Cambodia, U Sam Oeur explains, is a land of dreams and spirits, haunted by its history. His autobiography preserves 70 years of his country’s turbulent history, from the days of French colonialism through the horror of the Khmer Rouge, and gives a colorful depiction of a culture that was almost destroyed by the regime of Pol Pot.
U Sam Oeur’s life is extraordinary, if not mythic. Born a farmer’s son in 1936, he began his education as a naked schoolboy in a country village, and finished with a Master of Fine Arts in creative writing from the University of Iowa. After living in the US for seven years, he returned to Cambodia in 1968, married his fiancée who had waited for him to come home, and put his poetry aside to become a successful businessman and politician. He served as a delegate to the UN months before the Khmer Rouge entered Phnom Penh and the horror of the Pol Pot years began.
This is one of the few accounts written by an adult survivor of that era, and it is an amazing document, filled with the details of daily living, punctuated by the "three wildernesses" of disease, starvation, and execution. "Living as a cipher," erasing his past, drawing on his rural background to keep himself, his wife, and his son alive, U Sam Oeur credits their survival to the advice and protection of guardian spirits who have been a vivid presence in his life.
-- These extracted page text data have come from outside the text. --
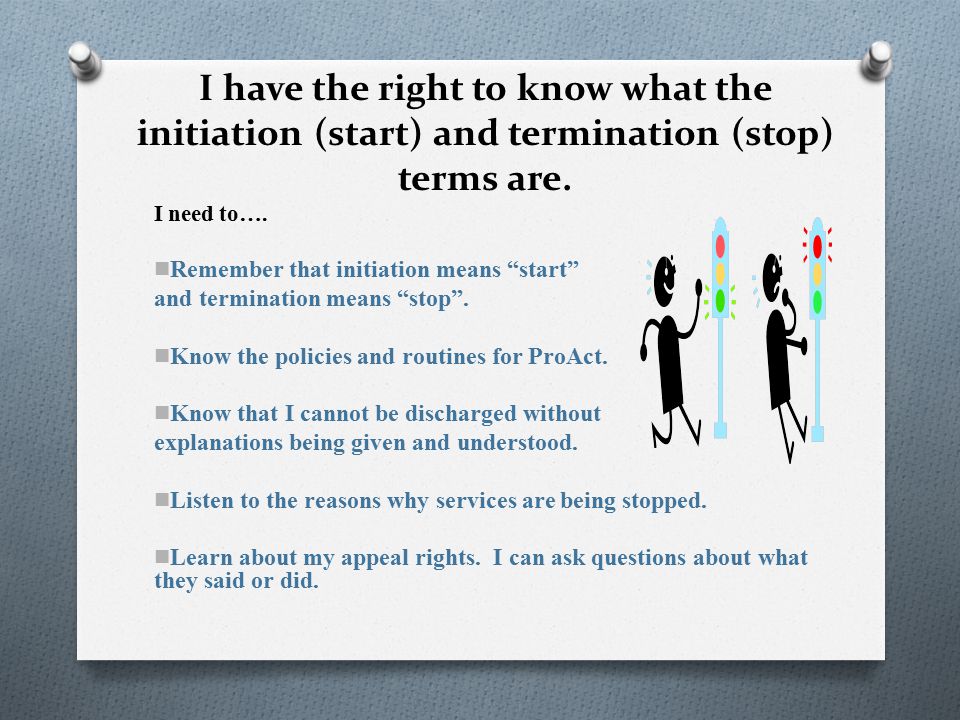 I have the right to know what the initiation (start) and termination (stop) terms are.

I need to….

■Remember that initiation means “start” and termination means “stop”.

■Know the policies and routines for ProAct.

■Know that I cannot be discharged without explanations being given and understood.

■Listen to the reasons why services are being stopped.

■Learn about my appeal rights. I can ask questions about what they said or did.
After the Vietnamese invasion toppled the regime of the Khmer Rouge and U Sam Oeur was able to return with his family to his house in Phnom Penh, all that remained of his former life was a page torn from a volume of Emily Dickinson. "The survival of that page seemed miraculous at the time," and he keeps this with his own poetry, in Texas, where he now lives, writes, and translates Walt Whitman into Khmer.
The beauty of this book lies in its detail and its candor: the meticulous description of a small community of rice farmers showing what Cambodia lost during the close of the last century; the horrifying story of the Khmer Rouge evacuation of Phnom Penh when U Sam Oeur had to pass by a dying, disemboweled relative to keep his immediate family safe; the prophetic dreams and the guiding spirits that kept him, his wife, and his son alive in a time when their country was filled with killing fields. His most personally unsparing account is of the period when Cambodia, freed by Vietnam, became a satellite of that country and he no longer had to feign ignorance to survive. Using poetry as protest, he spoke out against communism, lost his comfortable government position, and became a drunk, reciting his poetry in a rice wine shack.
The amazing and often terrible odyssey of U Sam Oeur mirrors the history of Cambodia. His autobiography illuminates his country, revealing it in a way that it has never been shown before.